Of particular interest to me was learning where the Tabernacle had stood, remembering this was where the people of Israel settled in the land met God before the First Temple was built by Solomon in Jerusalem. It required a flat site of about 100 cubits by 50 cubits outside the walls (1 cubit = about half a meter) of the pre-existing Canaanite town. That site is now just a flat piece of ground bounded by cut rock and to help us, flags as well on one boundary.
The first photo below is worth magnifying to read the information board and look over towards the site. If it looks hot it was, and climbing the slopes in the warm winds required effort.
I have included a panoramic photo of a wine storage facility that represents great archeology. Amphora (stone vessels with pointed bottoms) are good for allowing wine sediment to settle and holding large amounts of wine for public consumption, which is what could be expected at a worship shrine. There are still vineyards for winemaking near by as can be seen on the site photo.
From this place of profound significance we went to Samaria. Our first stop was Jacob’s Well where Jesus spoke with a Samaritan woman as related in John chapter 4. As per usual there is a church built over this ‘Jesus site’. Look at the third picture to see the well as it is today in the crypt of a church.
And yet the evidence points to this well really being the well Jesus sat at as dug by Jacob. The Samaritan woman said to Jesus that “the well was deep”. She was not joking! This comment is one among many in John’s gospel that relates to the archeological reality. It is hewn out of solid rock and was measured in 1935 as being 41 meters deep! Today it is only 25 metres deep because so much has been thrown into it but 25 meters is still deep. Dropping a cup of water down the well requires a few seconds before the splash is heard.

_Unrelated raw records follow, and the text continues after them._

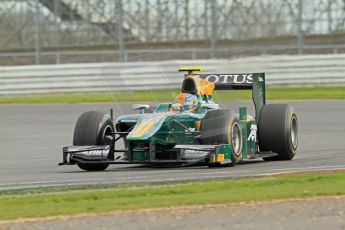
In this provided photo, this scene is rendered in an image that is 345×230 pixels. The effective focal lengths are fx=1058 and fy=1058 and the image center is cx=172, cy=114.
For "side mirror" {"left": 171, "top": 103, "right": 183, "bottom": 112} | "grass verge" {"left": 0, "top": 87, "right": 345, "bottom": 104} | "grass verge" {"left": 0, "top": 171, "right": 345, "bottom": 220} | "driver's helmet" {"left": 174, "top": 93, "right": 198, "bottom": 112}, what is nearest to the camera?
"grass verge" {"left": 0, "top": 171, "right": 345, "bottom": 220}

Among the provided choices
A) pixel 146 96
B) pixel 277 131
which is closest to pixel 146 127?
pixel 277 131

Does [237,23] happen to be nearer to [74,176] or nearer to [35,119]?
[35,119]

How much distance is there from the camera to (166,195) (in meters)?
11.0

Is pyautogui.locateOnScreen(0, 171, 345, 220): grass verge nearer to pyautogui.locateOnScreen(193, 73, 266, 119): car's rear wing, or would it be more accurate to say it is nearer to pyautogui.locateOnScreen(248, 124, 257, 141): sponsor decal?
pyautogui.locateOnScreen(248, 124, 257, 141): sponsor decal

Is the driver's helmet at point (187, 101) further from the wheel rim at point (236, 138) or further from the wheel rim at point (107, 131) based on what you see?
the wheel rim at point (107, 131)

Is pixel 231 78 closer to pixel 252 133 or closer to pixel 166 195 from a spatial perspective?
pixel 252 133

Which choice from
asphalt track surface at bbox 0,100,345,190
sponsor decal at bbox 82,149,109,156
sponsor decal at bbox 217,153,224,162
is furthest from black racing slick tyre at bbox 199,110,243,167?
sponsor decal at bbox 82,149,109,156

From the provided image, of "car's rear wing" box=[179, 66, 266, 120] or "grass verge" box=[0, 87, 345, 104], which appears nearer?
"car's rear wing" box=[179, 66, 266, 120]

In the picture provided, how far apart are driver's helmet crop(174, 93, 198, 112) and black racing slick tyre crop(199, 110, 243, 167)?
704 mm

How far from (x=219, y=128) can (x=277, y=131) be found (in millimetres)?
1581

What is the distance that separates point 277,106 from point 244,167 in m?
1.54

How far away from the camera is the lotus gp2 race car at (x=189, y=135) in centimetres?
1428

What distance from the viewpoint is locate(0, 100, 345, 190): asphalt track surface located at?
13328 millimetres

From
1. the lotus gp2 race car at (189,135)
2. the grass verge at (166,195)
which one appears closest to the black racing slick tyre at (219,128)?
the lotus gp2 race car at (189,135)
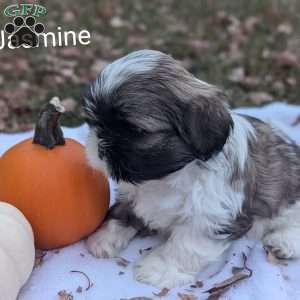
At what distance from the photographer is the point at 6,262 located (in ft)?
10.2

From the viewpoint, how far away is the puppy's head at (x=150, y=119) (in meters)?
2.92

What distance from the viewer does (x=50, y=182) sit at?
11.4 feet

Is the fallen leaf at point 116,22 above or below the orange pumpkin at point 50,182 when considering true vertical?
below

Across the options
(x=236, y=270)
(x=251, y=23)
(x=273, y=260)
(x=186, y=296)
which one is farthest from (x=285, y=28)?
(x=186, y=296)

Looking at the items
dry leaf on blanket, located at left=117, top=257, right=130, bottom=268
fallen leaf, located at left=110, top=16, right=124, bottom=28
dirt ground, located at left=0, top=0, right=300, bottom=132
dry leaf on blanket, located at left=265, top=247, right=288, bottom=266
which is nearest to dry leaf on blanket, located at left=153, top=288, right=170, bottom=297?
dry leaf on blanket, located at left=117, top=257, right=130, bottom=268

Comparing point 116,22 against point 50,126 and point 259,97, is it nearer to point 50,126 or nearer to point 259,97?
point 259,97

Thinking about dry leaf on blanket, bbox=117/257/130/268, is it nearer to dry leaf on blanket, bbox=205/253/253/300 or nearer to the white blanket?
the white blanket

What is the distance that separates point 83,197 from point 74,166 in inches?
8.1

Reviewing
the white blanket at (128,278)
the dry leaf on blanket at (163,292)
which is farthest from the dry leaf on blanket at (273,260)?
the dry leaf on blanket at (163,292)

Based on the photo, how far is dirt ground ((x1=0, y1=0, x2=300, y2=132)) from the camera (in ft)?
20.7

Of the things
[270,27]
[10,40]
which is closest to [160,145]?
[10,40]

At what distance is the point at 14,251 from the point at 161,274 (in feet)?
3.08

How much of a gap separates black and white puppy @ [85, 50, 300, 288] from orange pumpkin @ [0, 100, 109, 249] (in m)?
0.25

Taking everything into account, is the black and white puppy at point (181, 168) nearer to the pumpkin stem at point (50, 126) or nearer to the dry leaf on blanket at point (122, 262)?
the dry leaf on blanket at point (122, 262)
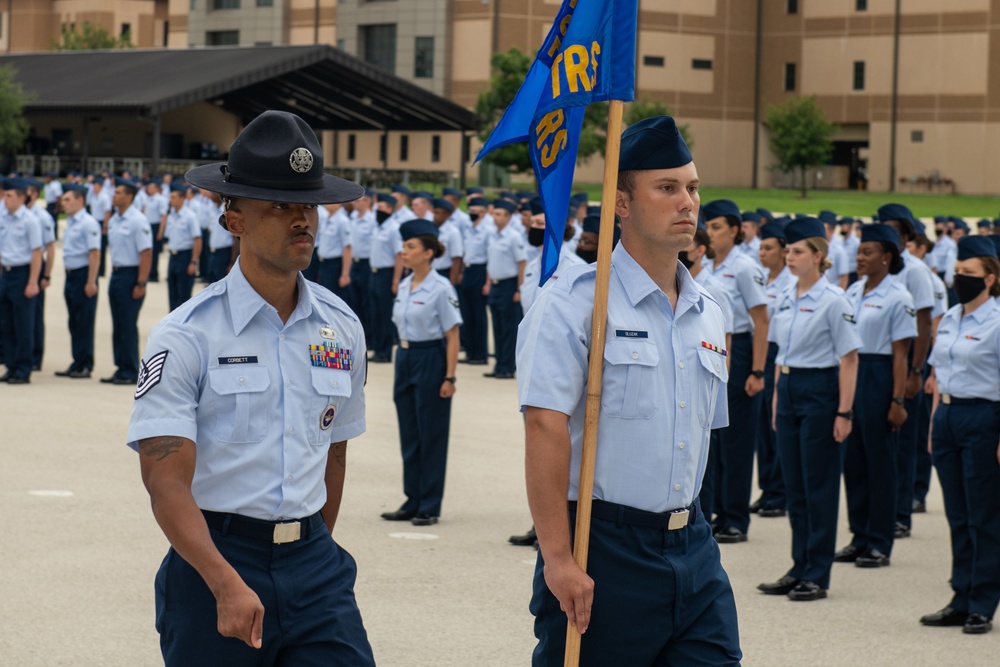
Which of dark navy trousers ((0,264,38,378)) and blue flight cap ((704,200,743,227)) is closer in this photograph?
blue flight cap ((704,200,743,227))

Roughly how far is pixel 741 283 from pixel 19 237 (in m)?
9.09

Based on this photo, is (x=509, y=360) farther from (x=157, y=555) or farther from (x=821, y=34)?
(x=821, y=34)

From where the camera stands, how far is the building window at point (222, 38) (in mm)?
78812

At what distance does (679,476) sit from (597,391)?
370 millimetres

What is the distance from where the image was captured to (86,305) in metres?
16.8

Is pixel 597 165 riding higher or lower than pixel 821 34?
lower

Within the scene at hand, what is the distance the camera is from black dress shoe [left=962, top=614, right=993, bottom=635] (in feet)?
25.2

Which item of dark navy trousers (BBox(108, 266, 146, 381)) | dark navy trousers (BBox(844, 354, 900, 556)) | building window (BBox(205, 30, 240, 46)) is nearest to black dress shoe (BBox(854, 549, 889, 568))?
dark navy trousers (BBox(844, 354, 900, 556))

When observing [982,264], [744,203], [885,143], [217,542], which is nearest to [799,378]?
[982,264]

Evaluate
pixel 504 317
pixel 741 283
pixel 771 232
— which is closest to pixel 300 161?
pixel 741 283

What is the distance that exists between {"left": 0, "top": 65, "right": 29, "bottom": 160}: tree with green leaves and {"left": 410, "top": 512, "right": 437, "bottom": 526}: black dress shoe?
155ft

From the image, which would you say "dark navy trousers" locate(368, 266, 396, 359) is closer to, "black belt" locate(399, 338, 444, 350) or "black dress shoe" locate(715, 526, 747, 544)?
"black belt" locate(399, 338, 444, 350)

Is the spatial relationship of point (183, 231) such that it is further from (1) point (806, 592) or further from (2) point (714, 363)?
(2) point (714, 363)

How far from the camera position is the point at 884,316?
9.41 metres
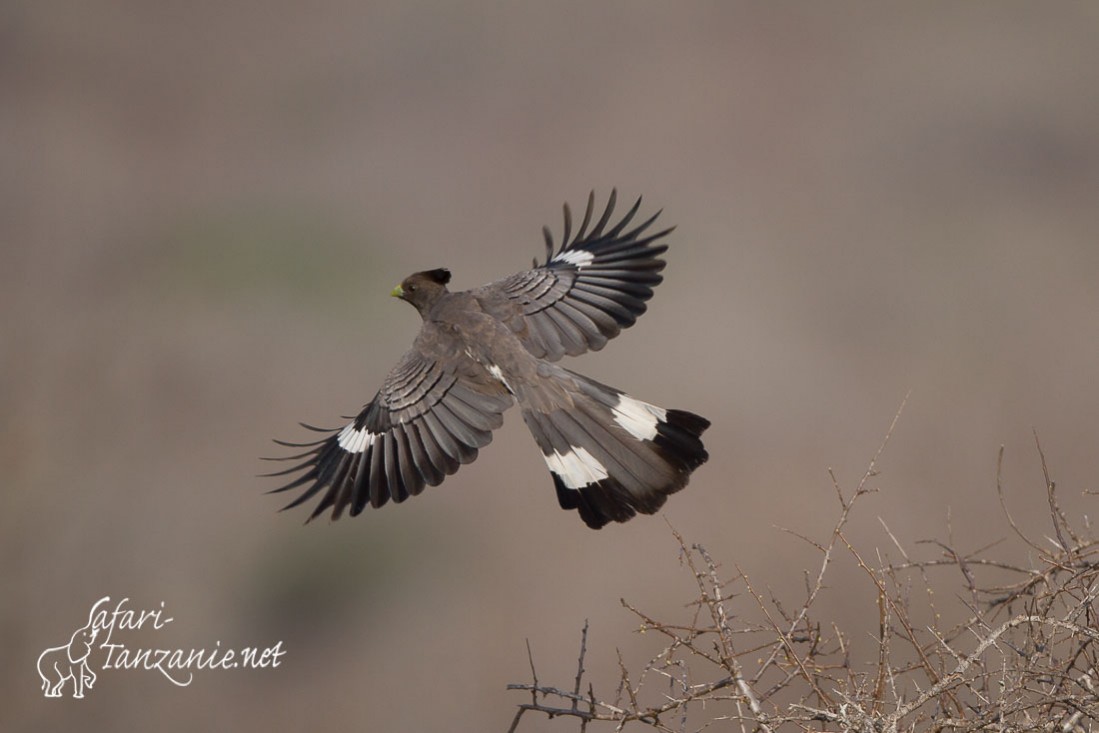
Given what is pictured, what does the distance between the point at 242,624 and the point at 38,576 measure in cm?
261

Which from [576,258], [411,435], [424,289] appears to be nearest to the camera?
[411,435]

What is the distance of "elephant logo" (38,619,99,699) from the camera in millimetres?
13211

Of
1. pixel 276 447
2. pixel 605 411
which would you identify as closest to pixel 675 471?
pixel 605 411

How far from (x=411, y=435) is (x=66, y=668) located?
30.4 ft

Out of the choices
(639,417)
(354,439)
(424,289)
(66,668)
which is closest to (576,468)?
(639,417)

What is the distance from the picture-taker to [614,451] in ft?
18.3

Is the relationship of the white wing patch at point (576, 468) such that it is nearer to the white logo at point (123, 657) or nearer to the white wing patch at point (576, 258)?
the white wing patch at point (576, 258)

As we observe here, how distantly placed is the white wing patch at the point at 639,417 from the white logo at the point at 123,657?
27.6 ft

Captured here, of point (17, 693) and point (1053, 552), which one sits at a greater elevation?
point (17, 693)

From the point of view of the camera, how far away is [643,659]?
533 inches

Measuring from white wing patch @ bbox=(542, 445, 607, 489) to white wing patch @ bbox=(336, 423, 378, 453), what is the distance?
85 cm

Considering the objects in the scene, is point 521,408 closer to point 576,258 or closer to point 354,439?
point 354,439

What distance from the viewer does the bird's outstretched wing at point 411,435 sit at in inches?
222

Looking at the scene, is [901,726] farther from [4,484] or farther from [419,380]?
[4,484]
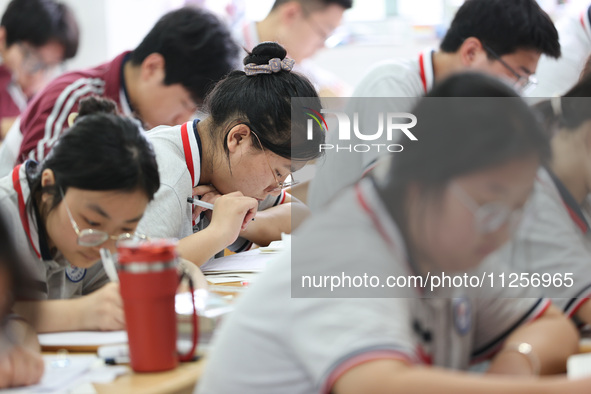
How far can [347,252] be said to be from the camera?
0.76 metres

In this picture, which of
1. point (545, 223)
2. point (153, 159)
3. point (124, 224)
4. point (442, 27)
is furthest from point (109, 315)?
point (442, 27)

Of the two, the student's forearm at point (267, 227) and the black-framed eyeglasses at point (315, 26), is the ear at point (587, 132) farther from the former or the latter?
the black-framed eyeglasses at point (315, 26)

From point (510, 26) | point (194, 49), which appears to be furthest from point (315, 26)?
point (510, 26)

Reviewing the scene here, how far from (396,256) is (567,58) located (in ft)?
6.98

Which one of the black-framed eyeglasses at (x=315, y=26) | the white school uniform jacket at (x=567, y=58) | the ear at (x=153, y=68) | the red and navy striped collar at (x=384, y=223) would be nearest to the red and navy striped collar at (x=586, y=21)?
the white school uniform jacket at (x=567, y=58)

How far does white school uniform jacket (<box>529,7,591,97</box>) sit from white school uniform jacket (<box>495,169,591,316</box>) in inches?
50.8

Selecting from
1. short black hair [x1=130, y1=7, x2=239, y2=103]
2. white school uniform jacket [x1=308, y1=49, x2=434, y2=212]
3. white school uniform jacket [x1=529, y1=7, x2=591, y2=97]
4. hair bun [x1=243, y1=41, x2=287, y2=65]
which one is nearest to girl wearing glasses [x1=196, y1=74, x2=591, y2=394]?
hair bun [x1=243, y1=41, x2=287, y2=65]

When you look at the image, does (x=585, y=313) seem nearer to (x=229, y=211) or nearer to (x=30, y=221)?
(x=229, y=211)

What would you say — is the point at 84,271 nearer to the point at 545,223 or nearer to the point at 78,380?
the point at 78,380

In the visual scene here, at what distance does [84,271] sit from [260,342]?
2.63 feet

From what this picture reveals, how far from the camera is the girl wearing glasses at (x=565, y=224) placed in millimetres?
1213

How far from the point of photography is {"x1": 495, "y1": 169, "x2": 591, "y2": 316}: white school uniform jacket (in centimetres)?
121

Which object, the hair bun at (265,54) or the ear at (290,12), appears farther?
the ear at (290,12)

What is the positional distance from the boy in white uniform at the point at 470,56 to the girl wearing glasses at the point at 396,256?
1.07 meters
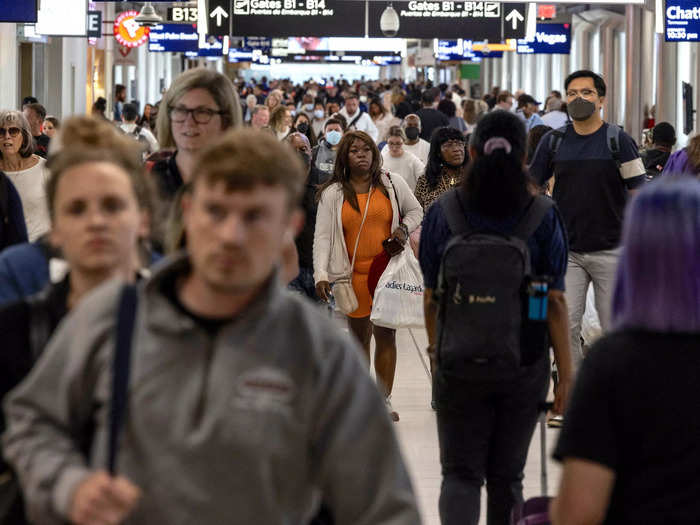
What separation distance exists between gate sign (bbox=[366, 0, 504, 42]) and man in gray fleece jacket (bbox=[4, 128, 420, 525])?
1537cm

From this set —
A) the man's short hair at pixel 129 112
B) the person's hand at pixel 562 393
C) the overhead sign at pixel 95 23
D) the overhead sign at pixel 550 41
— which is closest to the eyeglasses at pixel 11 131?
the person's hand at pixel 562 393

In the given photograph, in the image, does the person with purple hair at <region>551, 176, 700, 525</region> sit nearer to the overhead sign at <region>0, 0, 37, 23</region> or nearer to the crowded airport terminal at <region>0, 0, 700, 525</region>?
the crowded airport terminal at <region>0, 0, 700, 525</region>

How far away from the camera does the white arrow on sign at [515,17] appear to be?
17641mm

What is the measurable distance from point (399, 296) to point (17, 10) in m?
7.29

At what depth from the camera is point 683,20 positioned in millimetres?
13984

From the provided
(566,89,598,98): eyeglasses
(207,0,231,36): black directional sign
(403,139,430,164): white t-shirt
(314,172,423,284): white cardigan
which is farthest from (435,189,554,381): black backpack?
(207,0,231,36): black directional sign

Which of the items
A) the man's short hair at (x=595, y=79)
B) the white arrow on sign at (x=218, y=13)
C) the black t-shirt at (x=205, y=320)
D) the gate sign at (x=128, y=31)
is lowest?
the black t-shirt at (x=205, y=320)

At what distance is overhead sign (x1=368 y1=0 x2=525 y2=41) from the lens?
685 inches

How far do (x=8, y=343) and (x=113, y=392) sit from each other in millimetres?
396

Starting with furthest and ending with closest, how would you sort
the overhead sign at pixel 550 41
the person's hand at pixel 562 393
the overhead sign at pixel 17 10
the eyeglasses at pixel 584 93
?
1. the overhead sign at pixel 550 41
2. the overhead sign at pixel 17 10
3. the eyeglasses at pixel 584 93
4. the person's hand at pixel 562 393

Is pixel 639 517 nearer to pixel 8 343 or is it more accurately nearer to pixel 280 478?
pixel 280 478

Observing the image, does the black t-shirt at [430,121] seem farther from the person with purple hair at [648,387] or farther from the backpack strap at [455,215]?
the person with purple hair at [648,387]

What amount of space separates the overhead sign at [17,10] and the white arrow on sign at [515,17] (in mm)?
6884

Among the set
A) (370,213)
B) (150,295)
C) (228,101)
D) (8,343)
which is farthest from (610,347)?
(370,213)
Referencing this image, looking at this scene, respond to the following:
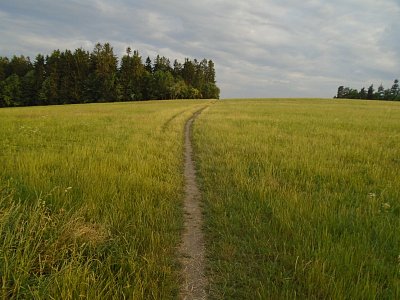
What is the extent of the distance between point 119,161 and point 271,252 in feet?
18.6

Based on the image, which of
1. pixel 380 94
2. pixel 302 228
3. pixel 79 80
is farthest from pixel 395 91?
pixel 302 228

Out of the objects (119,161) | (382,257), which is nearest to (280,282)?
(382,257)

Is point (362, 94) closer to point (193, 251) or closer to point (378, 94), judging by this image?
point (378, 94)

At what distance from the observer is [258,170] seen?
8.59 metres

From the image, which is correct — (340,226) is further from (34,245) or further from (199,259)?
(34,245)

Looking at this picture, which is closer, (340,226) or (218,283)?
(218,283)

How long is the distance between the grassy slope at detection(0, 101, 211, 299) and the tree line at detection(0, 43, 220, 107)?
75.9 m

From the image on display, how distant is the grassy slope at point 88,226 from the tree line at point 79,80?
75.9 meters

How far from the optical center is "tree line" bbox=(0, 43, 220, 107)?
78319mm

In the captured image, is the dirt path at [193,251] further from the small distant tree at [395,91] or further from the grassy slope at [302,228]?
the small distant tree at [395,91]

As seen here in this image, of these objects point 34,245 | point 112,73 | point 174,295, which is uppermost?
point 112,73

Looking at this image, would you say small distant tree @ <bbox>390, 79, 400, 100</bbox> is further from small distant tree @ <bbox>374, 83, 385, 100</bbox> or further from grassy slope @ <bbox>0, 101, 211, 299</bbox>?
grassy slope @ <bbox>0, 101, 211, 299</bbox>

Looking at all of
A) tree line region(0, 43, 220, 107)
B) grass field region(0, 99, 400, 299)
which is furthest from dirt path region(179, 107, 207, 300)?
tree line region(0, 43, 220, 107)

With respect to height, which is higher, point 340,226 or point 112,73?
point 112,73
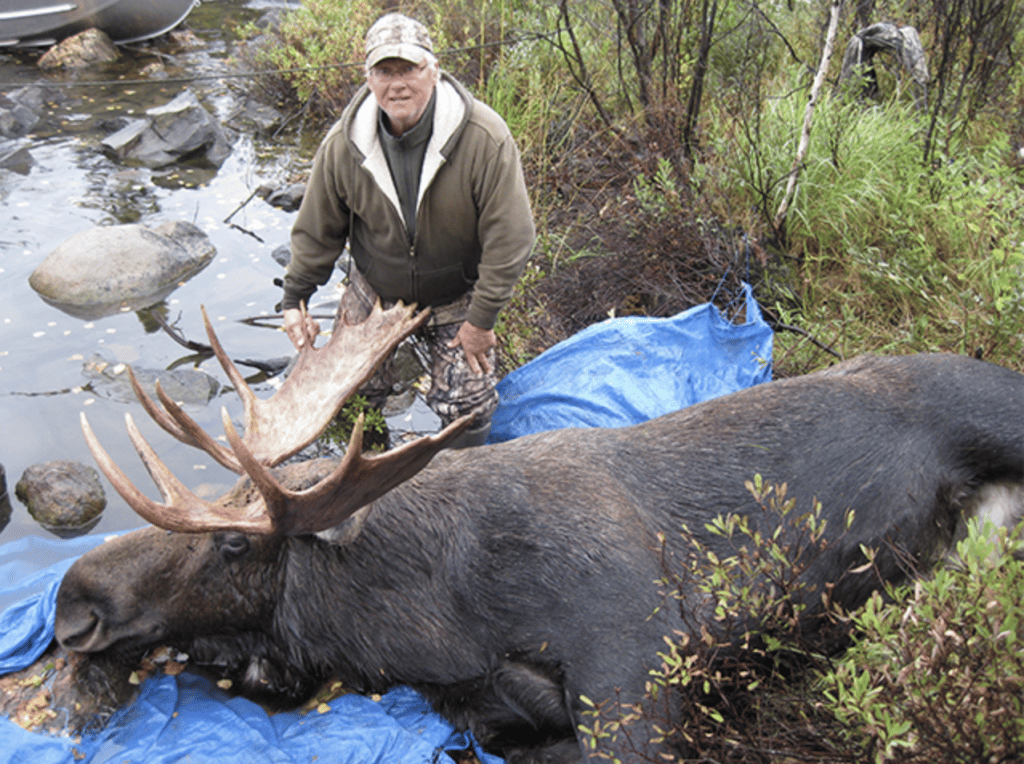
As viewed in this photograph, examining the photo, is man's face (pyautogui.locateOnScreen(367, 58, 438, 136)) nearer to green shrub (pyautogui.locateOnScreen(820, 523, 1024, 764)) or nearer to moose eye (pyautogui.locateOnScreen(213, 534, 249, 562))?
moose eye (pyautogui.locateOnScreen(213, 534, 249, 562))

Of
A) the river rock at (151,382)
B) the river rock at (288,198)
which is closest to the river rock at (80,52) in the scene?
the river rock at (288,198)

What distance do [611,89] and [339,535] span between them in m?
5.62

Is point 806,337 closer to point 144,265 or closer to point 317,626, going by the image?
point 317,626

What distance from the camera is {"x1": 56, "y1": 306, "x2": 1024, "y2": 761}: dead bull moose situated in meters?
2.67

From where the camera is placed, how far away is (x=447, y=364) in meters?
4.12

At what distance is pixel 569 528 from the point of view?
276cm

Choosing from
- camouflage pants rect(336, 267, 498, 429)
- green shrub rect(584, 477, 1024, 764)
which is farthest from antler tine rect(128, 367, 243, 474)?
green shrub rect(584, 477, 1024, 764)

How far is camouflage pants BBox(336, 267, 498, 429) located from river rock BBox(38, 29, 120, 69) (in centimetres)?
937

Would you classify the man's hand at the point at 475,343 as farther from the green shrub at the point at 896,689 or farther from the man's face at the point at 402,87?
the green shrub at the point at 896,689

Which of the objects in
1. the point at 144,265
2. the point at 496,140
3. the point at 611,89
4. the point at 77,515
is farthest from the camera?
the point at 611,89

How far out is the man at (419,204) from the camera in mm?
3432

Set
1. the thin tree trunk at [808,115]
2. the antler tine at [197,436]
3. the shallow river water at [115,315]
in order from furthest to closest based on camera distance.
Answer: the shallow river water at [115,315], the thin tree trunk at [808,115], the antler tine at [197,436]

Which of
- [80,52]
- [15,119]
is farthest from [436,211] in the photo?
[80,52]

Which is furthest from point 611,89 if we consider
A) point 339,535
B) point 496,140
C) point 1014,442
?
point 339,535
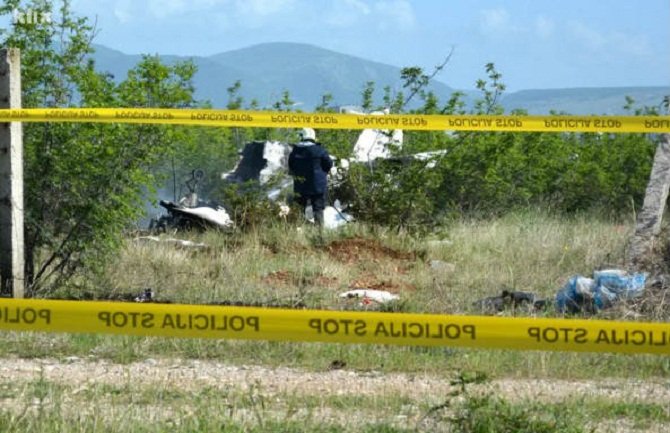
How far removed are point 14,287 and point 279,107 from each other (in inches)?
491

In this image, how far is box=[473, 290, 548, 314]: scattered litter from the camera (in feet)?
33.6

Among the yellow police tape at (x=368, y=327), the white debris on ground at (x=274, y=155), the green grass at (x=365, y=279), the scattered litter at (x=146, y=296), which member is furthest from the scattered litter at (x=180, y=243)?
the yellow police tape at (x=368, y=327)

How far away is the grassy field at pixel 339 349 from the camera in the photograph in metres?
6.27

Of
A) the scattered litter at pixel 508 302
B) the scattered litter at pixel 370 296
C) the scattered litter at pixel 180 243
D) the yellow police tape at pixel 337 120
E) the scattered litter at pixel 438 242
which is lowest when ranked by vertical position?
the scattered litter at pixel 180 243

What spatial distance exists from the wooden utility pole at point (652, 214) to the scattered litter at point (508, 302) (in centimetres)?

3,800 years is a long continuity to consider. From the photo I took looking down the shaft it appears that the top square limestone block was an after-thought. Below this cap stone natural round stones or boulders can be seen lining the bore of the well, which must have been dug large enough for a man to dig and move about inside.
Standing there alone I decided that if Jesus trusted the water as good to drink, so could I so I decided to drink of the well Jacob dug, and Jesus drank from. There was a big sense of immediacy in being somewhere Jesus did significant ministry.
Then, as we were in biblical Samaria, it was time to visit some Samaritans. So up Mount Gerizim we went to the Samaritan Museum and Visitor’s Centre. There are currently about 800 Samaritans, half of whom live on their sacred mountain, Gerizim.
We were given a brief introduction by a community member before the brother of the current high priest came and spoke to us (see photo below). The Samaritans are a mystery. Their self-understanding and what others say about them does not align. They do not accept the view I had of them being a blend of the poor remnant left after the Assyrians emptied the land of prominent Jews and replaced them with other peoples moved there. They see themselves and having a continuous tradition back to the Exodus, which later took its own turn when the Northern tribes rejected the heavy demands of Rehoboam – the son of Solomon.
Apparently their extant scripture scrolls are older than any held by Jews and are written in an older form of Hebrew text which can be seen from the texts visible in the photo.
Mount Gerizim is a mount of blessing partnered by Mount Ebal across the valley which is a mount of cursing. The difference is clear to see as one mount is full of life and the other supports very little.
My reflection on the Samaritans is that they had a very contextualised faith so strongly related to a region and a narrow story that it could never become a world faith or move out of the region to be of significance to other peoples. In the wake of the fall of the second Temple (when Jerusalem was destroyed by the Romans) and consequent diaspora of the Jewish population, Judaism could globalise and Christianity all the more so.
These were the highlights of our tour on day 11.